◆ PROVIDED DATA ◆
┌──

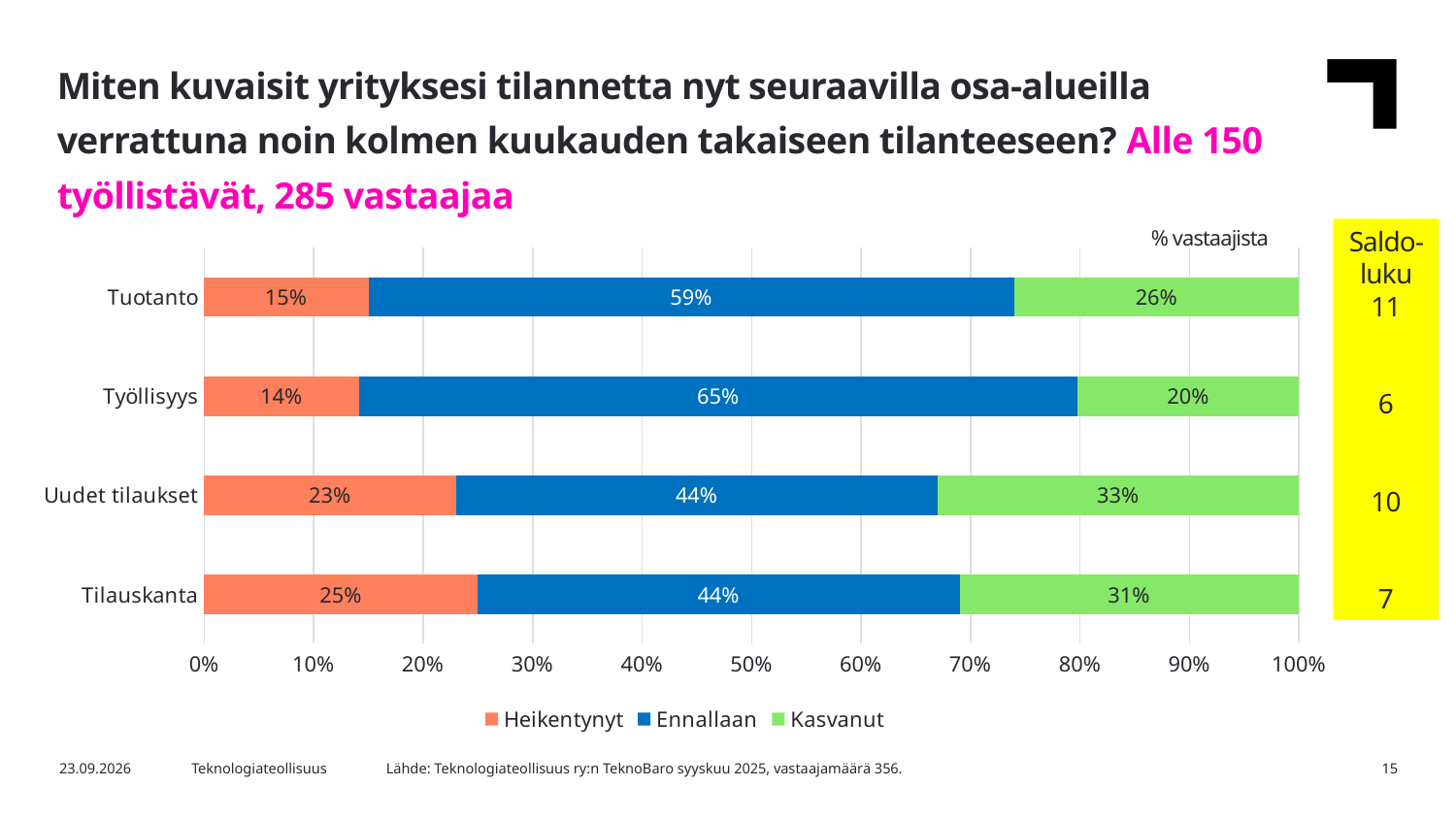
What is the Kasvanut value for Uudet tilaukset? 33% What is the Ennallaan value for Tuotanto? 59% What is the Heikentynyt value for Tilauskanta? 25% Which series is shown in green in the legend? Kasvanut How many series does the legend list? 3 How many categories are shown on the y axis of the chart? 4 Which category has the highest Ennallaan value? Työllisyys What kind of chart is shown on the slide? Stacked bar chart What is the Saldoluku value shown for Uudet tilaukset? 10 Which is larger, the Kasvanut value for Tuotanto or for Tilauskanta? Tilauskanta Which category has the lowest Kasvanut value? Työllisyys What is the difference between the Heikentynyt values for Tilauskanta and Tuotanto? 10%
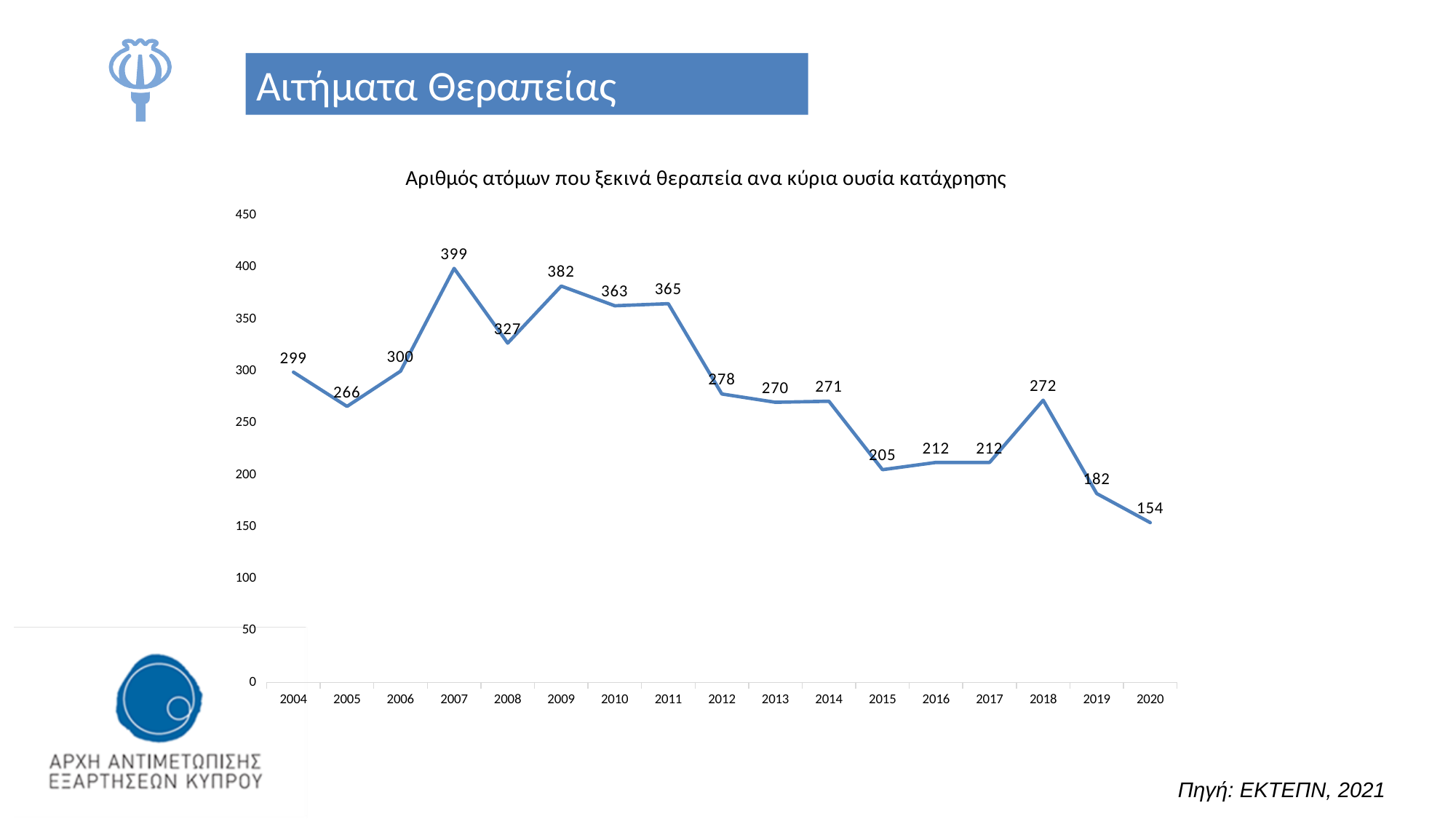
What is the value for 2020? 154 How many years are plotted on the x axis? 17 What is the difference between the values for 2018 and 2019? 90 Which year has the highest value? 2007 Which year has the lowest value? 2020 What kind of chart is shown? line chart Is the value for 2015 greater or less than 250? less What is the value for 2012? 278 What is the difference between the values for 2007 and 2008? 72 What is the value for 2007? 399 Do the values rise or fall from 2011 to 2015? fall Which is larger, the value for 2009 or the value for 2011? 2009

└──
┌──

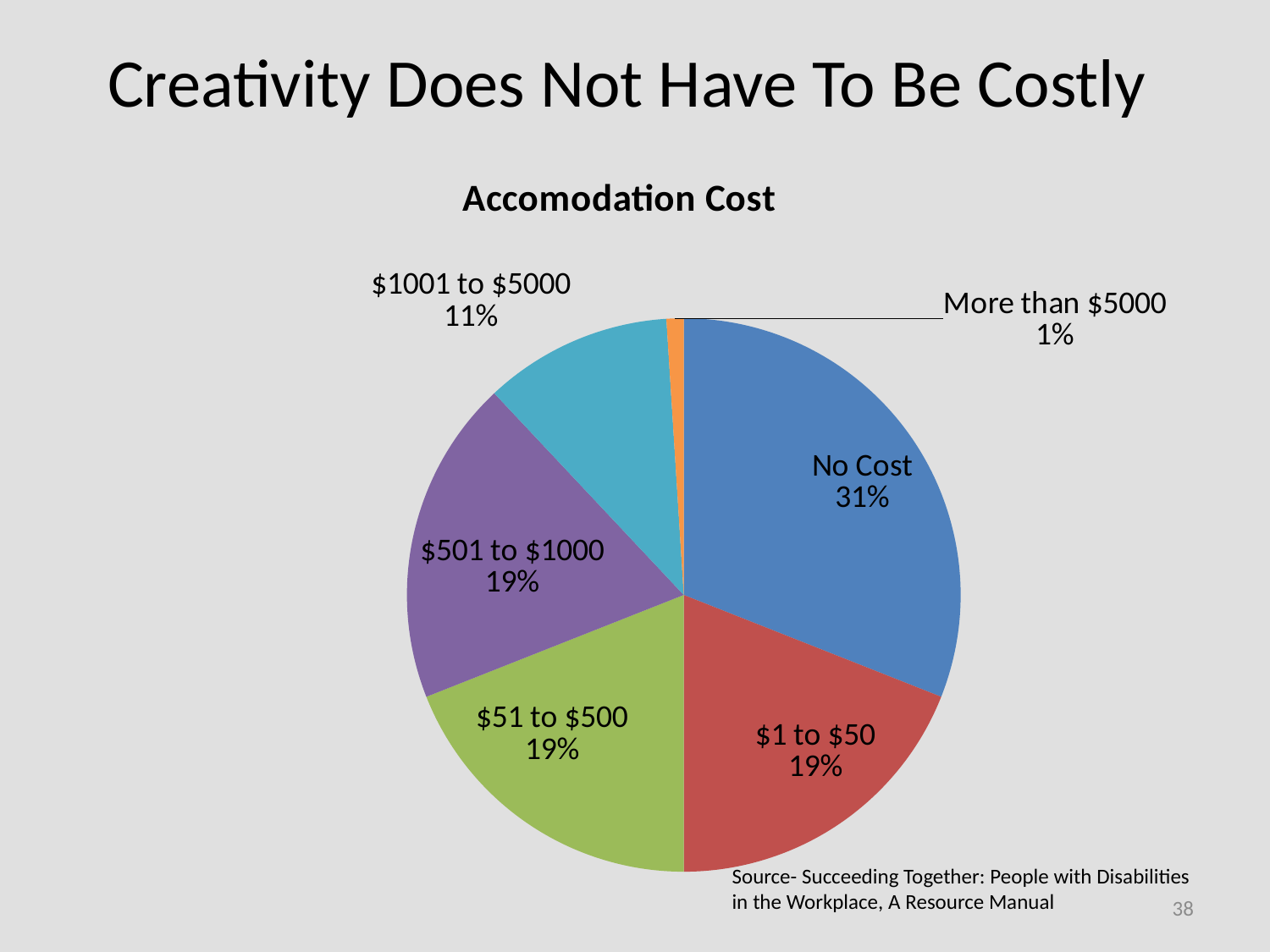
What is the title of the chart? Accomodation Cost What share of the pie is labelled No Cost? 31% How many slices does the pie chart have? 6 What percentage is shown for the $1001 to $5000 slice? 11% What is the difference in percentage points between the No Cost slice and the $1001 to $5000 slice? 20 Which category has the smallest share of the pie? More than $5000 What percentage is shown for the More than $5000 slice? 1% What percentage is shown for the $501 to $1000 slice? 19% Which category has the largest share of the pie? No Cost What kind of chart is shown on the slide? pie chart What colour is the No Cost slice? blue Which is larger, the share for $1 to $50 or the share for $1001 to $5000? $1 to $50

└──
┌──

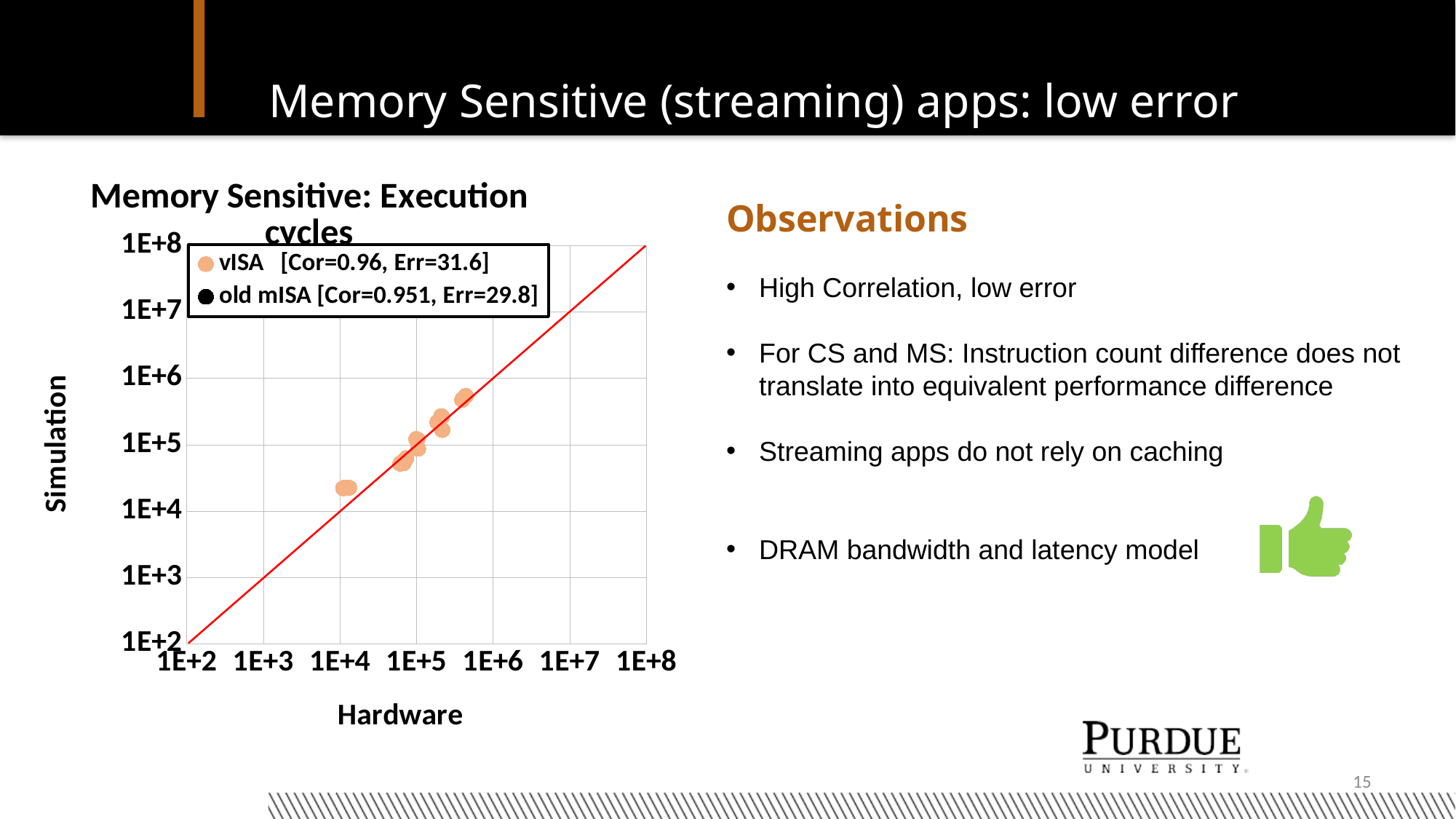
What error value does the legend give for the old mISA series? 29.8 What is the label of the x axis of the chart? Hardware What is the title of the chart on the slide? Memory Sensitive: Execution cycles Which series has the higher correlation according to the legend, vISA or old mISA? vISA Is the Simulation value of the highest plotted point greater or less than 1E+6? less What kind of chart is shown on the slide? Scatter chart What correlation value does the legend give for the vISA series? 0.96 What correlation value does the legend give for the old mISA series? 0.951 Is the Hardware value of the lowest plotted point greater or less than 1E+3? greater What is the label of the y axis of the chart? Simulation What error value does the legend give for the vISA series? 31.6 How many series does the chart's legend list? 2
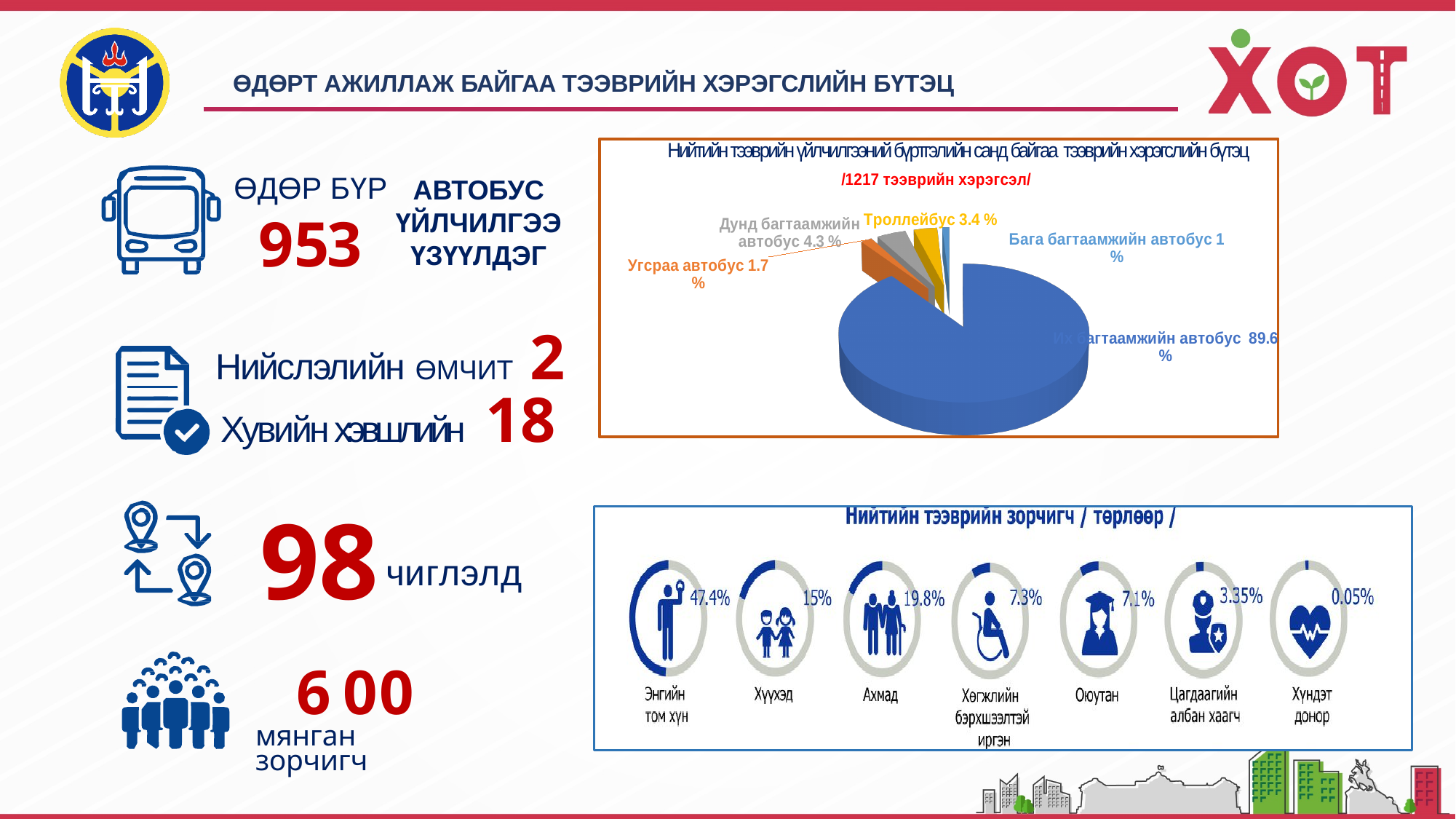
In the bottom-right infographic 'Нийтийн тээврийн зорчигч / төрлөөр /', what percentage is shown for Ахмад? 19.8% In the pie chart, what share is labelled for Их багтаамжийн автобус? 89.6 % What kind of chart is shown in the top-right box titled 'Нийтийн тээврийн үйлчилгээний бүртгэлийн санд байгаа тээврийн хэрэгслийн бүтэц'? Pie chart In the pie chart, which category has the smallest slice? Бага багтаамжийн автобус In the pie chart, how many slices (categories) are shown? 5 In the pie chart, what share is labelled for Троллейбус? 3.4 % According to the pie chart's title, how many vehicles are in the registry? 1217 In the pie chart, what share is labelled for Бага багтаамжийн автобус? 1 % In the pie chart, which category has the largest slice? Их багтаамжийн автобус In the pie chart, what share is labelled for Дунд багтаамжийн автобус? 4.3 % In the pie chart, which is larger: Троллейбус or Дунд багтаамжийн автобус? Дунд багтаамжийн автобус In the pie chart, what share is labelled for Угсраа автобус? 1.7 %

└──

Copy the stretch of items from the line containing "What error value does the legend give for the old" through the line containing "In the bottom-right" word for word, leaving the pictures out of your answer.

What error value does the legend give for the old mISA series? 29.8 What is the label of the x axis of the chart? Hardware What is the title of the chart on the slide? Memory Sensitive: Execution cycles Which series has the higher correlation according to the legend, vISA or old mISA? vISA Is the Simulation value of the highest plotted point greater or less than 1E+6? less What kind of chart is shown on the slide? Scatter chart What correlation value does the legend give for the vISA series? 0.96 What correlation value does the legend give for the old mISA series? 0.951 Is the Hardware value of the lowest plotted point greater or less than 1E+3? greater What is the label of the y axis of the chart? Simulation What error value does the legend give for the vISA series? 31.6 How many series does the chart's legend list? 2
In the bottom-right infographic 'Нийтийн тээврийн зорчигч / төрлөөр /', what percentage is shown for Ахмад? 19.8% In the pie chart, what share is labelled for Их багтаамжийн автобус? 89.6 % What kind of chart is shown in the top-right box titled 'Нийтийн тээврийн үйлчилгээний бүртгэлийн санд байгаа тээврийн хэрэгслийн бүтэц'? Pie chart In the pie chart, which category has the smallest slice? Бага багтаамжийн автобус In the pie chart, how many slices (categories) are shown? 5 In the pie chart, what share is labelled for Троллейбус? 3.4 % According to the pie chart's title, how many vehicles are in the registry? 1217 In the pie chart, what share is labelled for Бага багтаамжийн автобус? 1 % In the pie chart, which category has the largest slice? Их багтаамжийн автобус In the pie chart, what share is labelled for Дунд багтаамжийн автобус? 4.3 % In the pie chart, which is larger: Троллейбус or Дунд багтаамжийн автобус? Дунд багтаамжийн автобус In the pie chart, what share is labelled for Угсраа автобус? 1.7 %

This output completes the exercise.